I visited the city by the bay for the first time this month due to a work trip. I would be there a week and plane tickets were astronomical, since it was over Memorial Day weekend. So the night before I flew out, J hopped on a Greyhound with some interesting bus folk and met me out there, 15 hours later, for the week. Love. In the time we had I think you could say we gave SF the tourist treatment.
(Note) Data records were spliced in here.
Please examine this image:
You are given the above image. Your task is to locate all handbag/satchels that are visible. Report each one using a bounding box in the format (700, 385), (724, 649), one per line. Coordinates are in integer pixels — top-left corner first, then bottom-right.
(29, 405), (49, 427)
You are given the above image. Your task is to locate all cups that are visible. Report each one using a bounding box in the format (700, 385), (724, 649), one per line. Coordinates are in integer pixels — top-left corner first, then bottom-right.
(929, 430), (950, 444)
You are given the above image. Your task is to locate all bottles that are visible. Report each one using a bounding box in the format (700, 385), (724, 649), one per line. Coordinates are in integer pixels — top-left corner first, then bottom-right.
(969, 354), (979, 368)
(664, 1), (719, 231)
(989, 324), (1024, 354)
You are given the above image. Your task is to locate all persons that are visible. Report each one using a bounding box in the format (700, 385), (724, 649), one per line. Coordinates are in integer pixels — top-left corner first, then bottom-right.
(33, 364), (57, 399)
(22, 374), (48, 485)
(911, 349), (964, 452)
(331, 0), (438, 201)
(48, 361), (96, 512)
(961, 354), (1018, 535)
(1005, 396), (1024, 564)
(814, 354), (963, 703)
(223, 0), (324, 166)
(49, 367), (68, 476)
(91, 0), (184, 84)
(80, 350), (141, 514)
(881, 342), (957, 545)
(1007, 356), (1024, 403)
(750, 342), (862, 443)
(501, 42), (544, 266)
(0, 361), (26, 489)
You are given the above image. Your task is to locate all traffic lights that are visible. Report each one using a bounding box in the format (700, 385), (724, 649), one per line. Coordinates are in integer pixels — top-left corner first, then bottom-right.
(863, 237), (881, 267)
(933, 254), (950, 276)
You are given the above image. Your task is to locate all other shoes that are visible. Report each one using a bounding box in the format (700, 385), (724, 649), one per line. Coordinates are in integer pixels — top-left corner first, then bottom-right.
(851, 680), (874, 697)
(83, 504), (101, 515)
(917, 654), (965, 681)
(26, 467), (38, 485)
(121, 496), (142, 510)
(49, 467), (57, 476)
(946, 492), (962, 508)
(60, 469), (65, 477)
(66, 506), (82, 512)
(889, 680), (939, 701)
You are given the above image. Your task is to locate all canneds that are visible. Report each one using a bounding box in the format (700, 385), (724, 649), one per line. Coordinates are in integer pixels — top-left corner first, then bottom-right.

Double Decker tour bus with hilarious ESL bus driver? CHECK
Chilly winds and humidity resulting in mind-boggling hair, and wondering why everyone was marveling at what "such good weather" it was? CHECK
Famous Painted Ladies? CHECK
Lombard Street? (From a distance, we couldn't get our tour bus driver to drive down it, which was surprising because he had no problem driving that behemoth like a go-cart every where else) CHECK
Getting tangled in and inexplicable double helix? CHECK
Alcatraz from a distance because it was way too bloody cold to get on a boat? CHECK
My new favorite place, the staggeringly beautiful Palace of Fine Arts? CHECK
Failed car photo of SF from across the bay? CHECK
Riding a giant whale? CHECK
More crazy hair from atop Berkley? CHECK
Poor wiring in Chinatown that I am surprised didn't cause J's OCD electrical engineering head to explode? CHECK
Pier 39 and more bad hair? CHECK. I really can't with the climate there. I was pretty much cold and ugly that whole day.
Golden Gate? Of course. CHECK
Yes I realize that I've left out the trolley cars but they were down the whole time we were there, which was a bummer because we were right downtown off of Market Street. I did learn some lessons the hard way about SF that I will need to remember the next time I visit, when I feel like I want to give some bad hair and freeze to death again.
- Don't bring a car. BART. Driving sucks, parking is like $55 a night even if you are at a hotel. I turned our car in on day two.
- Bring a coat, and an umbrella, and rain boots and a wind breaker.
- Bring ample chedda, because this place isn't cheap.
All in all: It's a pretty vertical city. Lot's to see. I'm good for now.
Special thanks goes out to Kayla, our second tour guide, and for the thrills of accelerating the car down 45 percent grades on blind intersections. My butt cheeks are still clenched.
1 comment:
ha! you make me laugh!
Wish I was there for the ESL tour guide, crazy bus driver and poor wiring in china town, and bad pic from the car.